The Han Show Theatre provides the building and staging for a new water show by Franco Dragone. Located in the central Chinese city of Wuhan, it forms the anchor for one end of a major development by Beijing-based development group Dalian Wanda.

The ‘Wuhan Central Cultural District’ development is the first stage of a city-wide programme to provide waterway connections between Wuhan’s six lakes. The Cultural District includes a programme of offices, residential, cultural buildings and shopping malls along a 2km canal-side site. The development is anchored at the east and west by two cultural buildings designed by Stufish. To the west, the ‘Han Show’ Theatre overlooks Donghu Lake; the Film Culture Theme Park overlooks Shahu Lake to the east.

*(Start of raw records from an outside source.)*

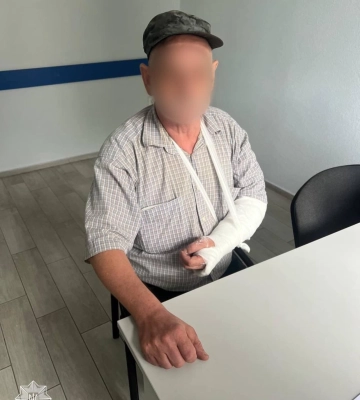 В Ужгороді патрульні розшукали громадянина, який побив іншого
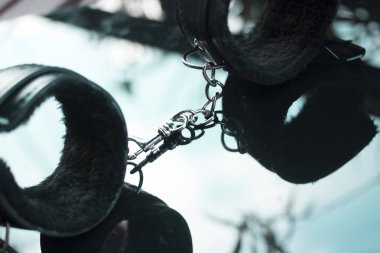 Seksi sapık hakimiyet oyunları için deri bağlar ve kelepçeler.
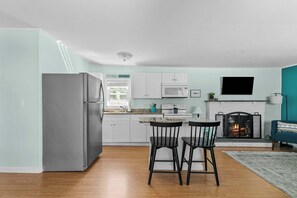 Fridge, microwave, oven, stovetop - Ellery Bungalow #49 - Minutes from the Sand (Middletown)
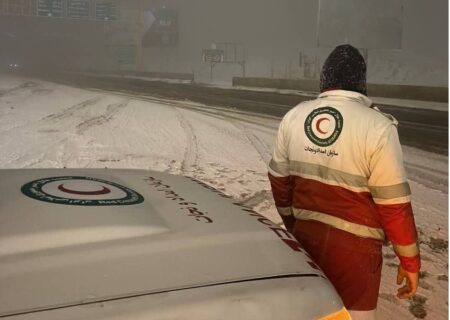 برفروبی و بازگشایی راه ۴۵۱ روستای آذربایجان‌ شرقی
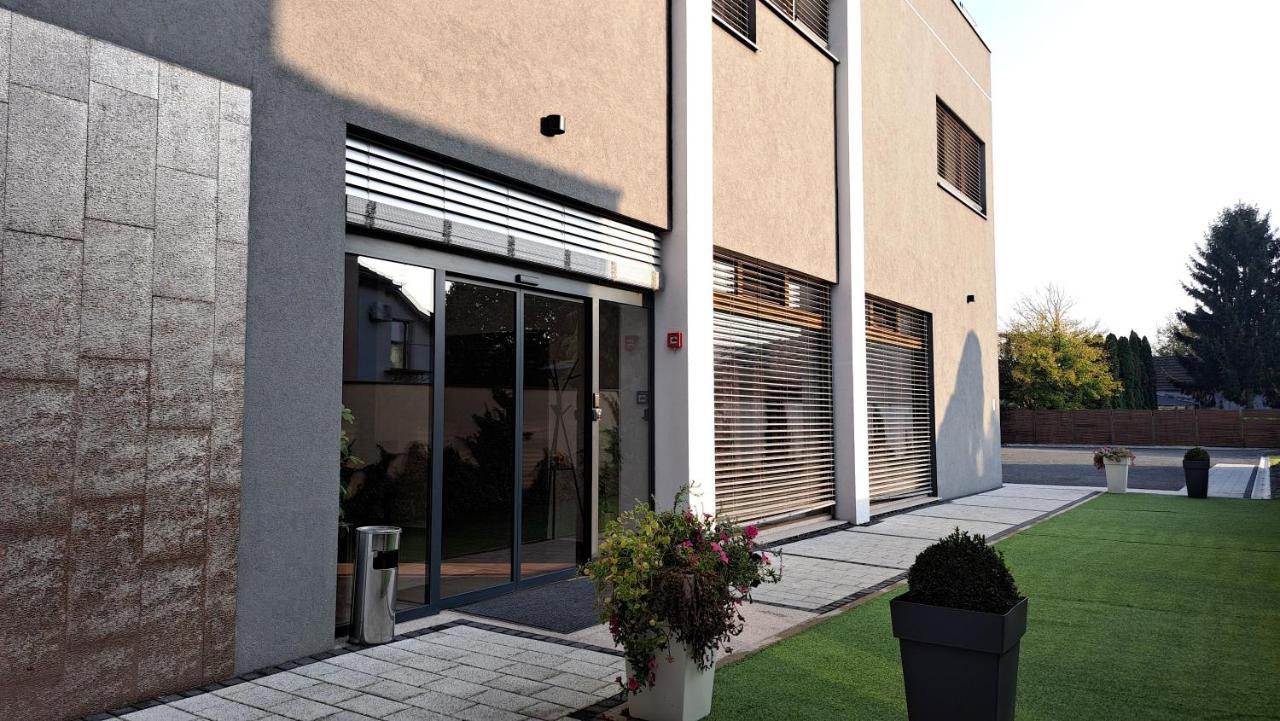 Arcobaleno Apartments & Rooms Varazdin Exterior photo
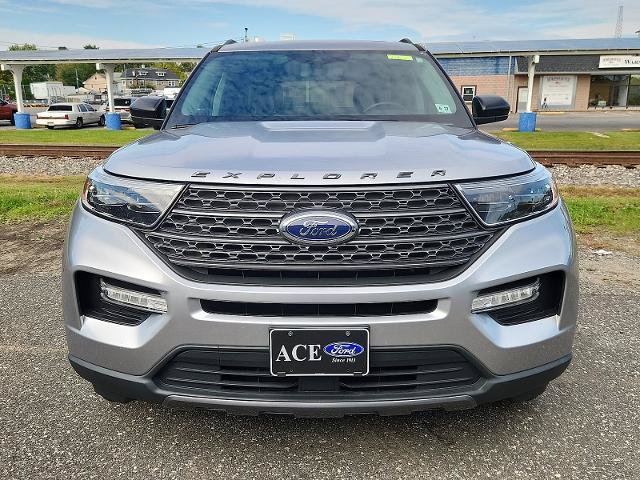 Certified 2022 Ford Explorer XLT w/ Equipment Group 202A AWD/4WD image 2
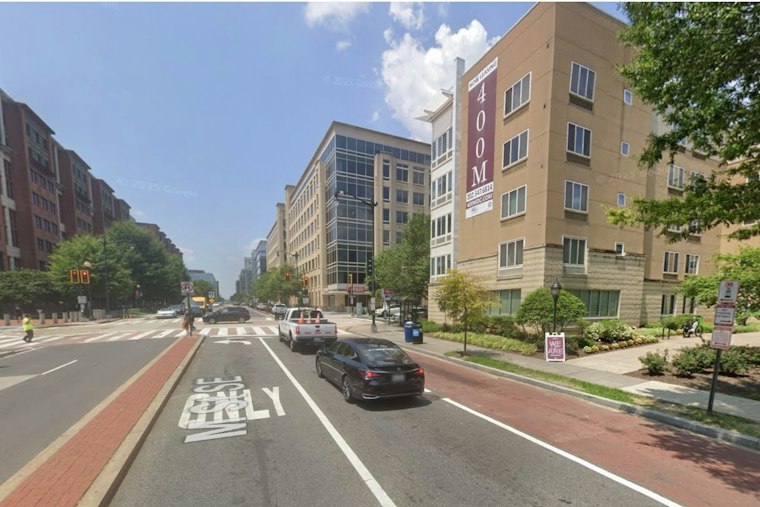 Navy Yard Shooting Leaves Woman Wounded, Police Hunt Driver In Dark Chevy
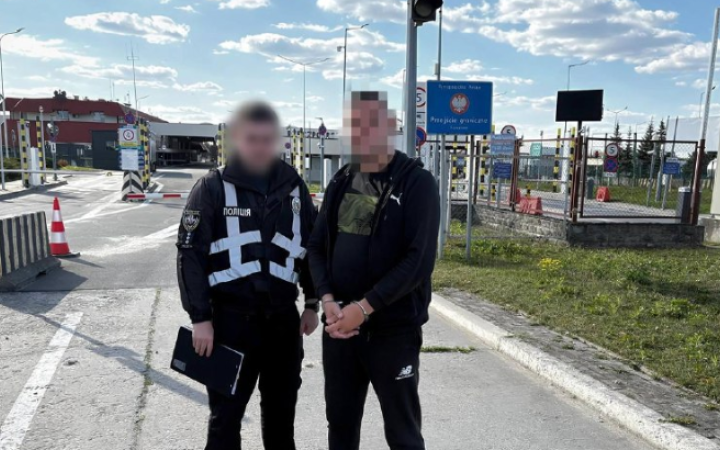 Організатора схеми з виготовлення підроблених документів екстрадували до України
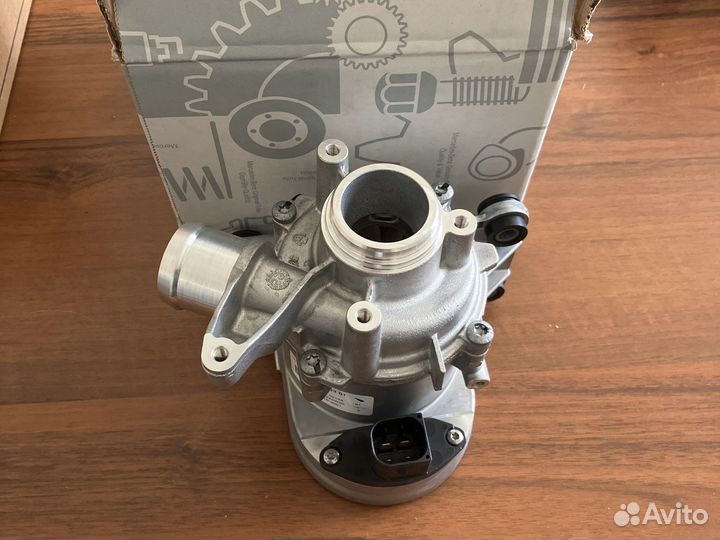 Помпа Mercedes W205 W213 M264 а2642000301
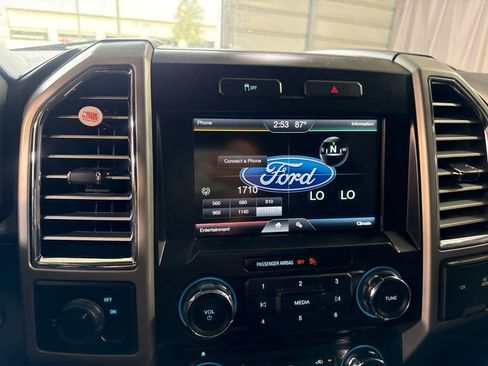Used 2015 Ford F150 Lariat w/ Equipment Group 501A Mid RWD image 29
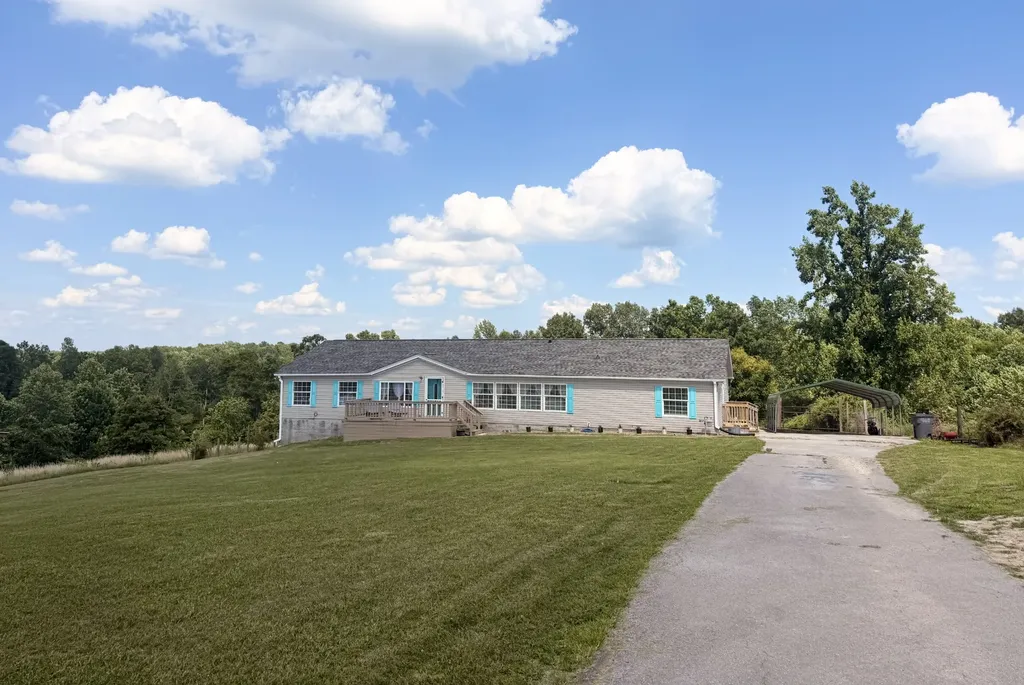 2657 Oak Grove Road Red Boiling Springs TN 37150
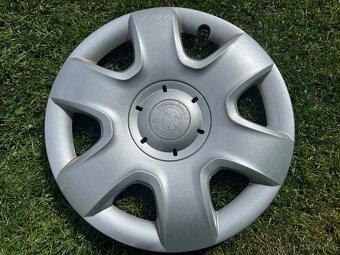 Puklica r15 Skoda - 3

The concept for The Han Show Theatre is derived from the traditional Chinese lantern. Stufish wanted to create an instantly recognisable Chinese symbol that would provide an aesthetic cladding to the theatre’s auditorium and fly tower. The lantern itself is designed to work at many scales. From distant views from across the lake it can be read as a simple symbolic form. Up close the lantern surface is created from thousands of disks each of which is lit both inside and out. Inside the theatre lobby space, the glazed roof of the atrium looks up into the 56m high lantern structure.

The façade of the theatre is assembled from eight ‘bicycle’ wheels with hundreds of spokes that connect it to the main drum of the theatre. The wheels support a mesh with 25,000 steel disks – the detailing of which was inspired by the Chinese bi disks – an historic Chinese object symbolising skyward ambition and the heavens – an external symbol of what the audience will discover in Franco Dragone’s show.

The show will feature audience seats that move to reveal an 8m deep swimming pool and the largest ever movable LED screens. The technical apparatus will form an astonishing armature for Franco Dragone’s creative genius.